Rents Mirror House Prices
One would think that with so many people waiting on the sidelines to buy a house and with so many others losing their houses that population demand would cause rent prices to increase. In the most bubblicious areas of the country, the opposite is happening. Rents are decreasing.
That gives you an idea of exactly how overbuilt some areas of the country are.
Vacancies have risen in 29 markets in the fourth quarter of 2007, including Las Vegas, Palm Beach, Memphis, Orange County, Calif., and Orlando, according to Reis Inc., a New York real-estate research firm. Ron Witten, a Dallas-based housing analyst, estimates there are 760,000 vacant condos and homes for sale nationwide beyond what the market could normally carry, in addition to a surplus of 350,000 vacant rental properties.
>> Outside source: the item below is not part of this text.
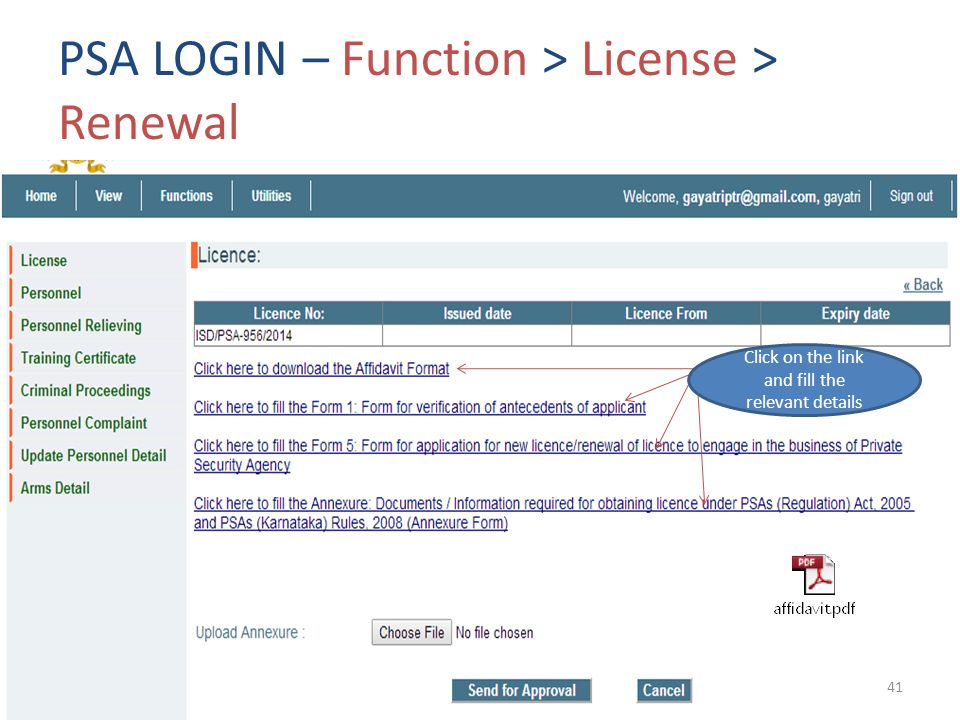 PSA LOGIN – Function > License > Renewal Click on the link and fill the relevant details 41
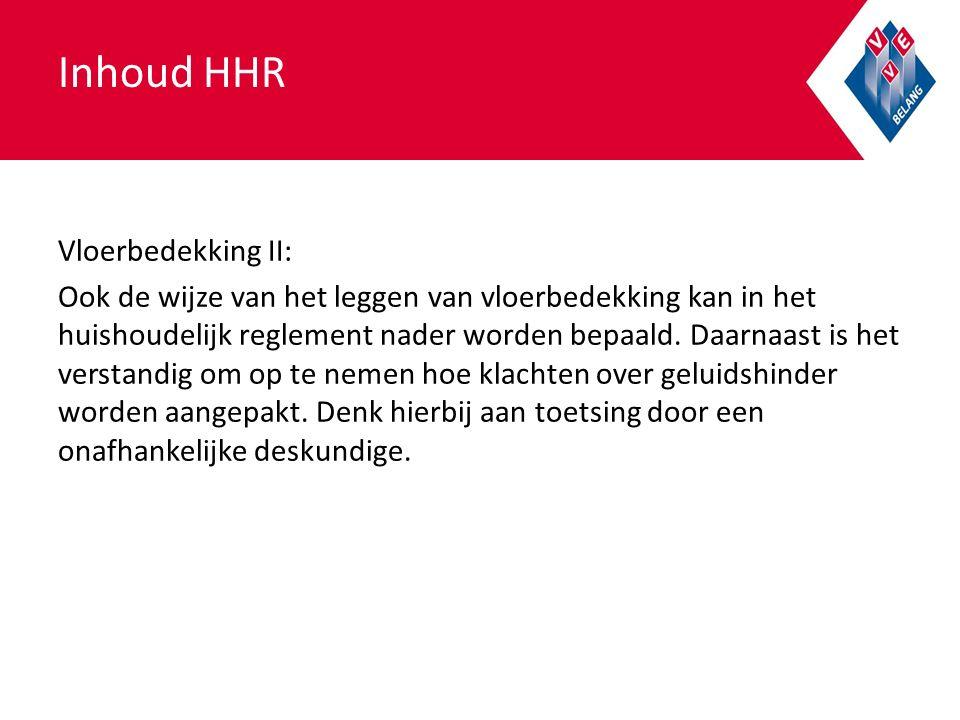 Inhoud HHR Vloerbedekking II: Ook de wijze van het leggen van vloerbedekking kan in het huishoudelijk reglement nader worden bepaald.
Speculative building and investing have contributed to this problem. Remember that investors were buying multiple properties at a time with no exit strategy. California flopper Casey Serin purchased 8 homes and didn’t rent any of them. The specuvestors profiled in 2005 also bought multiple homes, gambling on appreciation for their profits. Demand from investors prompted builders to keep on building. Now these properties find themselves back on the market with little demand.
Lower rents will place more pressure on investors trying to stay afloat while further decreasing demand for investment properties. In Utah, I don’t think we’ll see a downward pressure on rents yet. We have to remember a lot of residential building was completed leading up to the 2002 Olympics. That glut, combined with the recession of 2001 kept rents low. Record low interest rates made it cheaper to buy and many did. The rental market in Salt Lake didn’t begin to stabilize until 2005.
As part of my research for this story, I checked both Craigslist and KSL.com. There are a lot of rentals available, particularly in northern Utah County. Some of the prices looked reasonable, while many others looked a tad too high. I suspect current market conditions will soon place downward pressure on rents, but I don’t think anything too disastrous will occur. When foreclosures begin to climb here again, we’ll start to see price adjustments for both rents and house prices about a year later. Unless government takes aggressive action we’re probably going to follow the rest of the country.